Smoky Turkey Black Bean Chili is also gluten free.
Whether you serve this chili with jalapenos, avocados, salsa, cheese, Fritos or more bacon on top, it’s really good with homemade dinner rolls. 🙂
You may also enjoy these delicious recipes!
Smoky Turkey Black Bean Chili
Equipment
- 1 large stock pot with lid or Dutch oven with lid
- 1 sharp knife to cut vegetables
- measuring cups
- measuring spoons
- 1 hamburger chopper to chop down meat into small pieces while frying
- 1 wooden spoon
Ingredients
- 2 strips thick-cut Applewood smoked bacon (I used regular bacon)
- 1 large sweet onion diced small
- 2 lbs. ground turkey crumbled
- 1 medium jalapeno pepper diced small (I used about one tablespoon finely diced jalapeno pepper)
- 4 medium cloves garlic finely minced
- 1 tbsp. dried oregano
- 2 tbsp. ancho chili powder (I used regular chili powder)
- 2 tsp. light brown sugar packed
- 1 1/2 tsp. garlic salt
- 1 1/2 tsp. smoked paprika (I used regular paprika)
- 1 tsp. ground cumin
- 1/2 tsp. ground black pepper
- 2 cups low-sodium chicken broth
- 30 oz. can roasted tomatoes (or fire roasted tomatoes) undrained (two 15-ounce cans)
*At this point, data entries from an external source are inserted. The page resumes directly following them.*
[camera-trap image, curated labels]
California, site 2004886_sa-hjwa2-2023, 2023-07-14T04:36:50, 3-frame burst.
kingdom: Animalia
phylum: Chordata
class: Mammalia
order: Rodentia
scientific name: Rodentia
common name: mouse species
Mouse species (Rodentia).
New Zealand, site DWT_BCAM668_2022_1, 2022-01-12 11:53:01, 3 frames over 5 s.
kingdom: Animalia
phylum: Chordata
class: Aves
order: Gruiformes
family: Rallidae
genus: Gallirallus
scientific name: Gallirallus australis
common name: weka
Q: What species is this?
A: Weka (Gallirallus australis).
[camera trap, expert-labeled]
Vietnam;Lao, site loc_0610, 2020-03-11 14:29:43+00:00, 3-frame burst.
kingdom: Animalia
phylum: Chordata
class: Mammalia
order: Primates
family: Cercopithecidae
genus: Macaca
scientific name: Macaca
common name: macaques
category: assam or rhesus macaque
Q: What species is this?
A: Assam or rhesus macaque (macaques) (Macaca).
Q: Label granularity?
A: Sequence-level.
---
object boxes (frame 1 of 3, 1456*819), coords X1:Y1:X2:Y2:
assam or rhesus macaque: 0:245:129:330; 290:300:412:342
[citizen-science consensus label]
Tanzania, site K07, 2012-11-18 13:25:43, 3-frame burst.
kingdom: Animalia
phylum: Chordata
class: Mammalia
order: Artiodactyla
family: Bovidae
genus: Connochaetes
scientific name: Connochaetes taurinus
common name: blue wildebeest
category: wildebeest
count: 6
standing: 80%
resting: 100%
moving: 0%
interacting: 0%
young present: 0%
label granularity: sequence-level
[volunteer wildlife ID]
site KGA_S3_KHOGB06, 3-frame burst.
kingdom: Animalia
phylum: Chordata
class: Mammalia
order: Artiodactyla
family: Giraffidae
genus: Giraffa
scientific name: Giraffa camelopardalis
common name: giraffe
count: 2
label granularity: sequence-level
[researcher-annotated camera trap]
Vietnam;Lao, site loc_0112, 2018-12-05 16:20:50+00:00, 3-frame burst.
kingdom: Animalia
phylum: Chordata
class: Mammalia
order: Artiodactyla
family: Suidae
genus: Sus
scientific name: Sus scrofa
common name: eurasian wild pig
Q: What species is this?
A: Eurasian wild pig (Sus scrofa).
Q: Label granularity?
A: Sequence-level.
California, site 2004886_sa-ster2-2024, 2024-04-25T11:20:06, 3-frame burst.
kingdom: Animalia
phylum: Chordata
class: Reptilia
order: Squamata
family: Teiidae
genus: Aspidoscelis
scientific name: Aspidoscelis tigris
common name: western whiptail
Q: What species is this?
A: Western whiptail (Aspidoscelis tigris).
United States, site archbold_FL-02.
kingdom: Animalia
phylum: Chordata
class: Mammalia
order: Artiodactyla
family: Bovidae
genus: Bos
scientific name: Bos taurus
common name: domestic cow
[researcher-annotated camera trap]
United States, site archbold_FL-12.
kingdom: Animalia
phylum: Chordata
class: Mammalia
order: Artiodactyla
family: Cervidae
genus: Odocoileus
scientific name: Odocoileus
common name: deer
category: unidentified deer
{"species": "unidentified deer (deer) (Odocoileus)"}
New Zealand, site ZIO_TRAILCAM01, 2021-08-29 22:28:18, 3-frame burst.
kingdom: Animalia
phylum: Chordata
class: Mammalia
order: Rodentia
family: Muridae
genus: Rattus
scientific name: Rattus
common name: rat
- 1/2 cup fresh cilantro finely chopped
- 30 oz. can black beans drained but not rinsed (two 15-ounce cans)
- 12 oz. jar roasted red peppers undrained
- 1 medium chipotle pepper in adobo sauce diced (or more as desired)
- 1 tsp. sea salt
Instructions
- Stack bacon on top of each other and cut lengthwise in half and then in small pieces.
- Heat a large stock pot or Dutch oven over medium heat.
- Add bacon and cook until crisp, stirring occasionally.
- Transfer bacon to a paper towel-lined plate and set aside.
- Increase heat slightly.
- Add ground turkey to the bacon fat and cook until turkey is no longer pink.
- Use a hamburger chopper to cut the pieces of turkey into smaller pieces while cooking.
- Add the onion and cook for 2-3 minutes until tender.
- Add jalapeno pepper, garlic, oregano, chili powder, brown sugar, garlic salt, smoked paprika, cumin and black pepper.
- Stir to combine and cook another minute until garlic is fragrant (but not burnt).
- Add chicken broth, roasted tomatoes, chopped cilantro, black beans, roasted red peppers, chipotle pepper in adobo sauce, reserved bacon and salt.
- Stir until well combined.
- Reduce heat and bring mixture to a low boil.
- Cook, covered with lid, about 25-30 minutes until chili has thickened and flavors meld.
- Check seasonings.
- Add more salt, chili powder or adobo if needed.
- Serve with cheddar cheese, extra bacon pieces, Fritos, sour cream and/or sliced avocados or jalapeno peppers, if desired.